Then he poured water into a basin and began to wash the disciples’ feet and to wipe them with the towel that was tied around him. He came to Simon Peter, who said to him, “Lord, are you going to wash my feet?” Jesus answered, “You do not know now what I am doing, but later you will understand.” Peter said to him, “You will never wash my feet.”Portion of reading from John 13:1-17, 31b-35
When I read this story, I know who to root for. I know in the back of my mind that Peter is just being ridiculous, that he should let Jesus wash his feet. Peter doesn’t know what he’s saying when he’s saying no, this is part of how the story goes, Jesus is supposed to wash the feet of his disciples. You and I know what’s coming—the crucifixion, the resurrection, the rest of the story. This is just part of the story.
But Peter, after all, knows that Jesus is Lord, even if he doesn’t know quite what that means, so what are we to make of the fact that he says no to this simple, servant-like gesture? What would we say if we were faced with Jesus kneeling at our feet, insisting upon washing them? Jesus, this isn’t where you’re supposed to be.
When Jesus kneels at my feet, I don’t know what… to do. It is uncomfortable, Jesus you’re not supposed to be here. It’s too close, it’s too intimate, it’s all too much for me. “Lord, are you going to wash my feet?”
The Christ, who kneels at my feet and at yours too, begs to move beyond the boundaries that we have for where he is allowed. Outside of the box that we have so neatly put him in, outside of Sunday mornings, beyond the grace at meals. And if, like me, you find this terrifying… you are right. The radical, wondrous love offered to us, or even foisted upon us can be completely overwhelming. It can be a little too much, a little too close, a little too intimate. Maybe we too want to say, Lord, you will never wash my feet. I’m not ready. It’s all too much.
As we walk through Holy Week, through the Triduum, perhaps you may find that it at some point becomes too much. Perhaps it will be the footwashing, the Christ in your neighbor washing your feet. Perhaps it will be the Eucharist, the story of how he, who “having loved his own who were in the world, he loved them to the end”. Perhaps it will be the stripping of the altar, or the silence of Good Friday. Perhaps it’s been a long week and church is just another thing to check off the list.
Be gentle with yourself. With others around you. And when, if that moment comes, allow yourself to be caught up in the overwhelm and mystery. We’re not always ready, but sometimes, the Lord will wash our feet anyways, and in response, the only thing we can ask is the question–what sort of love is this?

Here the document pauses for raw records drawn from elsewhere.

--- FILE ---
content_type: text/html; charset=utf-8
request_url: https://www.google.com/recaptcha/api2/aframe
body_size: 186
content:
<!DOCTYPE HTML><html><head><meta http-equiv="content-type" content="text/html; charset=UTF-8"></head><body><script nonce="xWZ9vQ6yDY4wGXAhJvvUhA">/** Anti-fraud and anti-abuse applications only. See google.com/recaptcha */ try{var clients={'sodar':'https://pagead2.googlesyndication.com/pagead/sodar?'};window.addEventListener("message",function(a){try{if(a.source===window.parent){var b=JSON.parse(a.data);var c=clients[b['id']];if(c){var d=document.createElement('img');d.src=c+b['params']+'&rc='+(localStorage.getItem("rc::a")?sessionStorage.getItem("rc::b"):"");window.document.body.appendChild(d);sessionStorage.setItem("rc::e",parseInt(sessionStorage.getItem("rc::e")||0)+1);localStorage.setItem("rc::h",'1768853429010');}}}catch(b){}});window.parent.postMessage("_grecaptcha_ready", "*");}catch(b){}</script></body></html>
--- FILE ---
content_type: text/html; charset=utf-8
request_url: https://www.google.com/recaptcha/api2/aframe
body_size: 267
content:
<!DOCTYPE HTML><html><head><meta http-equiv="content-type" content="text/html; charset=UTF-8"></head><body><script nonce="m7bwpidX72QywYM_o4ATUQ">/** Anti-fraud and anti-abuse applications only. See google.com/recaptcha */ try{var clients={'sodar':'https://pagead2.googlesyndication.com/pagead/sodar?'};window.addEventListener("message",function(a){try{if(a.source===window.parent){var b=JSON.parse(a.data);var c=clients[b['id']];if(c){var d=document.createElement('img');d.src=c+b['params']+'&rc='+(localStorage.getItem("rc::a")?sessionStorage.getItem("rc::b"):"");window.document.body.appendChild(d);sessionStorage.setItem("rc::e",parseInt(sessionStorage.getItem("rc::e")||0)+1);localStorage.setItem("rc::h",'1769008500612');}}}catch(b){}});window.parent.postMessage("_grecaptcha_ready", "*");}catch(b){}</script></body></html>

What wondrous love is this, that says “this is my body, my blood, given for you”? What wondrous love is this, that caused the Lord to lay aside his crown for my soul?
What wondrous love is this, who washes the feet of the disciples, a servant, not in power, but in humility?
What wondrous love is this, who took up his cross, to give his life as a ransom for many?
What wondrous love is this, that brought us here tonight, to share this meal with one another?
And if we find ourselves caught in this moment like Peter, seeing the Christ who asks to love us, to be let out of the words on the page and into the deepest parts of our lives… If we find ourselves in this place, consider lingering there. For it is Christ who knocks at the doors of our hearts and homes. And sometimes, the only response we can sing is a question: what wondrous love is this?